3 – Laure Alexandrine, née le 23 mars 1836, s’était marié en 1854 avec Joseph Colin, directeur du Haut-fourneau de Châtillon-sur-Seine. Atteinte d’une grave maladie, elle mourut chez son frère, à Levallois-Perret le 11 août 1864 ; celui-ci en effet, après la fermeture du Haut-fourneau, avait fait une situation dans ses entreprises à son beau-frère, en lui confiant le chantier du pont de Porto en 1875 et la surveillance d’autres travaux. Ayant ensuite acquis une briqueterie à Goussainville, dont les résultats furent peu satisfaisants, Joseph Colin mourut en 1900 à Laignes (Côte-d’Or).
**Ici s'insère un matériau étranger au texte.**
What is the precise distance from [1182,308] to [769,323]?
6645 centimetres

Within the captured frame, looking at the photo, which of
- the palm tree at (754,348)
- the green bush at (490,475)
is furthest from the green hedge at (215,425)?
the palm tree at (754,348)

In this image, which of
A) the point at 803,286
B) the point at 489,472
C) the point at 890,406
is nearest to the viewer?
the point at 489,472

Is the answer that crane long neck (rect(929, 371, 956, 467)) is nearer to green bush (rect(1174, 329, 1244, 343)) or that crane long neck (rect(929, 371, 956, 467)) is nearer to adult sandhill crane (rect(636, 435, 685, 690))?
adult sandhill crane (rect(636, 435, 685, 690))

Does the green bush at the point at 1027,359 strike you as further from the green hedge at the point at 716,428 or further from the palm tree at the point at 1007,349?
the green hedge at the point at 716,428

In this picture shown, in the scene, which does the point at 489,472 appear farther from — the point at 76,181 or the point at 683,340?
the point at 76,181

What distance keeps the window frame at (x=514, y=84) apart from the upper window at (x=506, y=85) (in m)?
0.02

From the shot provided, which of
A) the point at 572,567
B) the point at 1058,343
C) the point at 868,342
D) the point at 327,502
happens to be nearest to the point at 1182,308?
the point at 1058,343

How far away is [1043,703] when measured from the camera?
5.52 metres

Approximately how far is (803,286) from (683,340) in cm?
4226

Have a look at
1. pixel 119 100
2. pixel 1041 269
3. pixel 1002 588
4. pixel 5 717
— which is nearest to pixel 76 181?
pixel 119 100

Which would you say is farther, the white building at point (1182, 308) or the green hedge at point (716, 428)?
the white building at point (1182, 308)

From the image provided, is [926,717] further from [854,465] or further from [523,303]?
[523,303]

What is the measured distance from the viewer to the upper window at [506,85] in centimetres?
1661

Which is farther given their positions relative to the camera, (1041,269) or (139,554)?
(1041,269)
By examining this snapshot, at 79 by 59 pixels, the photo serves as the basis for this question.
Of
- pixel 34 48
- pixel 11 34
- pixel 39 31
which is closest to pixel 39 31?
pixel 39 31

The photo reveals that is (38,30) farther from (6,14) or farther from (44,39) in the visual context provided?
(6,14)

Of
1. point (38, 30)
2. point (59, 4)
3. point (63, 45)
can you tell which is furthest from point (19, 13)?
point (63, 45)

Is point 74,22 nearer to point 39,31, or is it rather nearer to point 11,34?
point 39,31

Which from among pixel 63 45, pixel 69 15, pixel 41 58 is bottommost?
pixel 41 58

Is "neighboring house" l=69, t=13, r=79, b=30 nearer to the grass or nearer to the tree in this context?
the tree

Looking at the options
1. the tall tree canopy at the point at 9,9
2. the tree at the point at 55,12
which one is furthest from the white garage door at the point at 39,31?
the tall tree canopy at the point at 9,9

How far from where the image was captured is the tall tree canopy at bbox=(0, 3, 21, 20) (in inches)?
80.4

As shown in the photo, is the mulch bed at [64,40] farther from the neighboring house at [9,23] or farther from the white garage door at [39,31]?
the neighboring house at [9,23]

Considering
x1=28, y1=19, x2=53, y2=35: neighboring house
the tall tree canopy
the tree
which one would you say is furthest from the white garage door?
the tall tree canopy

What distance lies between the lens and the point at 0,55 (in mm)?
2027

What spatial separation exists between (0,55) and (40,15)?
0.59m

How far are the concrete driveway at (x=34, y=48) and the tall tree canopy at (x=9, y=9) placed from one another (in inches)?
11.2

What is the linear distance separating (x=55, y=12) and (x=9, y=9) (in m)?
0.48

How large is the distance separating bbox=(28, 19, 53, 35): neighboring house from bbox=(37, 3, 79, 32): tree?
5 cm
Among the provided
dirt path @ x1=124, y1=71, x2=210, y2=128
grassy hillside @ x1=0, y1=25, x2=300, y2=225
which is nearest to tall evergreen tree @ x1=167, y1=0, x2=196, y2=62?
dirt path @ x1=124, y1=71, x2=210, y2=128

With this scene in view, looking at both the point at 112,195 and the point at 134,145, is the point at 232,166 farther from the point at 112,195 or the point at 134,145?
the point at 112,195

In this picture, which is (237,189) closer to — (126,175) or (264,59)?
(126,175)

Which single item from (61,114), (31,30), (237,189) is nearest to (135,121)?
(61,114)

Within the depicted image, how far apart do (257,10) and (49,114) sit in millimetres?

Donnant une nouvelle preuve de son esprit de famille, Gustave Eiffel avait élevé leur fille Jeanne avec ses propres enfants. Celle-ci épousa en 1875 Lucien Dupain, polytechnicien sorti dans le Corps d’état-major qui, professeur à l’Ecole de Guerre, finit intendant général, commandeur de la Légion d’honneur. Leur fils, Raoul Dupain, né à Compiègne en 1876, grièvement blessé en 1914 comme capitaine d’infanterie, termina sa carrière dans la Magistrature militaire. Marié en 1908 à Lucie de la Porte, il en eut trois enfants : Laure, Denyse et Jean, et mourut à Chamalières (Puy-de-Dôme).

 

La carrière d’un ingénieur célèbre.

Dès son plus jeune âge, Gustave Eiffel, dont les parents étaient constamment occupés par leur commerce, avait été mis en nourrice à Courcelles-les-Monts, près de Dijon, puis placé plusieurs années chez la femme d’un plâtrier qu’il appelait « la maman Morel ». Il fut ensuite confié à sa grand-mère maternelle, rue Turgot. Il y voyait souvent son oncle, Jean-Baptiste Mollerat, industriel et chimiste que nous retrouverons plus tard.

Ecolier et bon élève, il fut ensuite interne au Lycée Royal de Dijon. Reçu à la fois aux baccalauréats Mathématiques et Philosophie, il entra en octobre 1850 au Collège Sainte-Barbe à Paris, pour y préparer le concours de Polytechnique.

L’été de 1852 décida de sa vie. Ayant à juste titre de grandes chances d’être reçu, il ne fut qu’admissible. Sa déception fut grande, mais il put entrer à l’Ecole Centrale des Arts et Manufactures, jeune maison privée où le régime de l’externat n’excluait pas une stricte discipline. Le travail était accablant et les congés rares. En août 1855, Gustave Eiffel obtenait son diplôme d’ingénieur (13ème sur 80), avec la spécialité de chimiste conseillée par son oncle Mollerat, bien à tort car il ne s’en servit jamais.

Il fut engagé par un constructeur de machines à vapeur, M. Nepveu, homme assez instable, dont l’affaire ne tarda pas à être reprise par la Compagnie belge Pauwels. Gustave Eiffel y fut chargé du bureau d’études.

Un projet avait été établi par lui pour la construction à Bordeaux d’un pont sur la Garonne, reliant les deux nouveaux réseaux d’Orléans et du Midi. Il fut jugé le meilleur et, en août 1856, le jeune ingénieur était chargé de l’entière direction du chantier, aux appointements de 250 francs par mois, plus une indemnité de 175 francs. Ainsi, à vingt quatre ans, des hommes sages et perspicaces lui laissaient la responsabilité d’une grande aventure où ils jouaient leur fortune et où il risquait sa chance.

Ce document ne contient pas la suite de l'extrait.